It’s 211 Day: Let the Bells Ring Out and the Banners Fly!!

February 11th is 211 Day. 211 service in BC  launched in 2010, and as we move into our sixth year, 211 Day gives us an opportunity blow out a few candles and to reflect on where we came from, and where we are heading.

strengthening communities logo

But first…

What is 211?

211 is an easy to remember phone number, like 911. Dialing 211 provides a single point of access to community resources. And like 911, 211 is answered live, 24 hours a day, seven days a week.

In BC, 211 service covers the southwestern portion of the province, from Sechelt to Hope, and from Whistler to White Rock. Callers can receive information about, and referral to, services such as food banks, mental health support, shelter and housing, legal aid, and addictions treatment.

Call or text 211211 is answered by trained specialists who are able to assess needs and provide referrals to appropriate services and resources within the community. The goal of 211 is to connect people to the services that they need in order to live fuller, healthier lives, and to assist service providers trying to locate community resources for their clients.

Beginnings of 211

211 began as a movement in the United States. The United Way of Metropolitan Atlanta first introduced a 211 service in 1997 as a way to get information out to the community.  By October 2011, the service was available in all 50 states.

In Canada, the first 211 service opened in Toronto in 2002. 211s have launched in dozens of municipalities and regions across the country. 211 service is available throughout Ontario; Nova Scotia has a province-wide 211 service, and Saskatchewan has a province-wide online service.

About bc211: 60-Plus Years

bc211 first opened its doors in 1953 under the name Community Information Service and was one of the first referral organizations in the Lower Mainland. With the support and vision of the United Way of Lower Mainland, we began provisioning 211 service in 2010, and officially became known as bc211. While our name may have changed over the years, at the core we’ve maintained a firm commitment to providing the highest quality of information and referral services.

bc211 services are free of charge and available in 180 different languages and dialects. We serve the Metro Vancouver, Fraser Valley, Squamish-Lillooet, and Sunshine Coast Regional Districts.

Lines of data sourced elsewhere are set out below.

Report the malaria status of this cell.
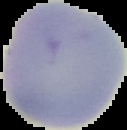
Uninfected.

Summary:
  - Image size: 127×130 pixels
  - Preparation: thin blood film
  - Image type: cell region segmented out of the field of view; surrounding area masked to black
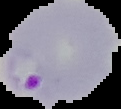

Summary:
  - Result: malaria parasites identified
  - Preparation: thin blood smear
  - Image type: segmented cell region on a black background
  - Image size: 121×109 pixels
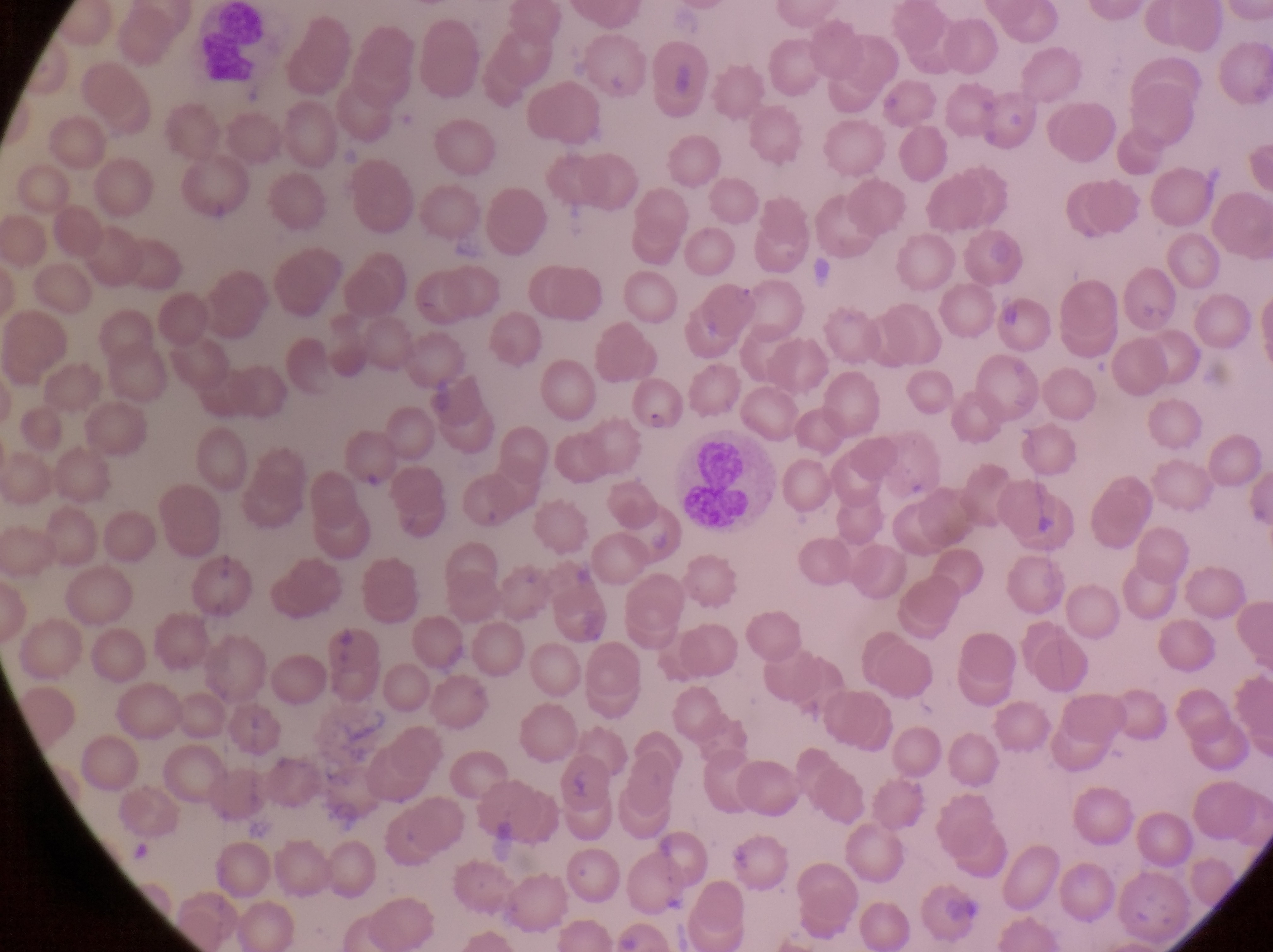 Approximate bounding boxes as (left, top, right, bottom) in pixels. Leukocyte locations: (194, 9, 274, 97), (666, 443, 773, 541). Parasitised red blood cell locations: (736, 272, 811, 340), (631, 374, 684, 436). At a magnification of 1000x. Photographed through the eyepiece of an Olympus CX-23 microscope with a smartphone camera. Collected in Uganda. Single field of view. Thin blood film. Image is 1273×952 pixels.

bc211 service is available online through The Red Book Online, a searchable directory of community, social, and government services. In 2015 we launched our mobile text service–residents of the Lower Mainland can now access 211 service simply by texting 211 from their mobile devices.

bc211 Timeline

In our last fiscal year (2014-15), we took over 54,000 calls, the highest number of calls received in a single year since the launch of 211 services in BC. In this same year, visits to The Red Book Online tripled over the previous year. All this speaks to the need for information on community services, and the value of a service such as 211 that can direct people to the resources they require.

Types of ReferralsThe Power of Data

Equally important is what these calls reveal about the challenges a community faces. We provide a confidential service; we don’t keep identifiable personal information that callers might share with us. We do however track aggregate caller data such as the communities we receive calls from, general demographic information such as age and gender, and reasons for which people call.

Over the past year, we’ve shared some of this aggregate call data with stakeholders from local municipalities, providing them with value-added analysis of this data. This information can provide insight on what services are being sought in our communities, and what a community’s unmet needs might be. This in turn can inform a community in its funding and programming decisions.

Connecting People to the Help That They Need

Dialing 211 provides individuals and families in need with a shortcut through a maze of health and social service agencies. By simply dialing or texting 211, those in need of assistance are referred to appropriate agencies and resources, enabling them to lead fuller and healthier lives by becoming more engaged with their community.

211 service would not happen without the generous support of our primary funders, the United Way of Lower Mainland. We are thankful for their vision and commitment to improve access to social and health-related support services.